EXCERPTED TEXT:
● ● ● ● ● ● ●

And we understand the use of free-will thus, that the Divine and illuminating grace, and which we call preventing [or, prevenient] grace, being, as a light to those in darkness, by the Divine goodness imparted to all, to those that are willing to obey this — for it is of use only to the willing, not to the unwilling — and co-operate with it, in what it requires as necessary to salvation, there is consequently granted particular grace. This grace co-operates with us, and enables us, and makes us to persevere in the love of God, that is to say, in performing those good things that God would have us to do, and which His preventing grace admonishes us that we should do, justifies us, and makes us predestinated. But those who will not obey, and co-operate with grace; and, therefore, will not observe those things that God would have us perform, and that abuse in the service of Satan the free-will, which they have received of God to perform voluntarily what is good, are consigned to eternal condemnation. (Decree 3)

The Orthodox understanding is that even after the Fall man retains free will and that God bestows prevenient grace on all peoples: “by the Divine goodness imparted to all.”  Furthermore, it understands that prevenient grace “co-operates with us” pointing to the synergistic understanding of salvation in Christ. The application of the doctrine of synergy to the saved and the unsaved can be seen in the two parallel phrases “those that are willing to obey” and “those who will not obey, and co-operate with grace.” Thus, all humanity have received in some measure God’s grace, and have chosen either to respond positively to God’s grace or refuse it.

● ● ● ● ● ● ●

STORED ROWS:
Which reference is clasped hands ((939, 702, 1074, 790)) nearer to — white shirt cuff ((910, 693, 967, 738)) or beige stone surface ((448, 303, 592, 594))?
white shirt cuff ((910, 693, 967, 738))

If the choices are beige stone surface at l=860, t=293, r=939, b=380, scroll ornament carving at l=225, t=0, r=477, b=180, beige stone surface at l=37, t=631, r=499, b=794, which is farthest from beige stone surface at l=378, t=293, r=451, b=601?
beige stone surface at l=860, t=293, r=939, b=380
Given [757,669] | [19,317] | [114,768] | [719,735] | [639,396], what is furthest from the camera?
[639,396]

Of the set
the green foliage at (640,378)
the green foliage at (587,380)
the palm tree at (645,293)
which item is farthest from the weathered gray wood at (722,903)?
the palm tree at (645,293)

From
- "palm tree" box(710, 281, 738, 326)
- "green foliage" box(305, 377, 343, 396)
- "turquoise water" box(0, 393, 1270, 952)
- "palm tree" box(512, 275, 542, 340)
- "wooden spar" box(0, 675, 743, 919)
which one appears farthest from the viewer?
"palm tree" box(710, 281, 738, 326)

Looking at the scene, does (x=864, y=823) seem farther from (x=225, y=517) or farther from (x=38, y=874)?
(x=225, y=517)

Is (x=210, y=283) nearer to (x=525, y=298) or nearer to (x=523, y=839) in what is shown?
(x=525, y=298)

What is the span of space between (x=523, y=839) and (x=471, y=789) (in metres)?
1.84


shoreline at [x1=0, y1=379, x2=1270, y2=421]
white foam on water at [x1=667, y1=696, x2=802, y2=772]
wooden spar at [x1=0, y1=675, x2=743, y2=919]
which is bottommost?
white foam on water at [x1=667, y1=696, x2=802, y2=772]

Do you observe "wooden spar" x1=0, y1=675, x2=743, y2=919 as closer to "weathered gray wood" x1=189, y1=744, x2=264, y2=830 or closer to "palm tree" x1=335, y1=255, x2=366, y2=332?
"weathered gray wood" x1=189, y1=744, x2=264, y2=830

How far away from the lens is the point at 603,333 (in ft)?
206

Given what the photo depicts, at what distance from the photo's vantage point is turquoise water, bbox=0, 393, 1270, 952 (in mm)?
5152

● ● ● ● ● ● ●

Please retype the passage on free will and grace, everything from "The Orthodox understanding" down to "or refuse it.". The entries play no part here.

The Orthodox understanding is that even after the Fall man retains free will and that God bestows prevenient grace on all peoples: “by the Divine goodness imparted to all.”  Furthermore, it understands that prevenient grace “co-operates with us” pointing to the synergistic understanding of salvation in Christ. The application of the doctrine of synergy to the saved and the unsaved can be seen in the two parallel phrases “those that are willing to obey” and “those who will not obey, and co-operate with grace.” Thus, all humanity have received in some measure God’s grace, and have chosen either to respond positively to God’s grace or refuse it.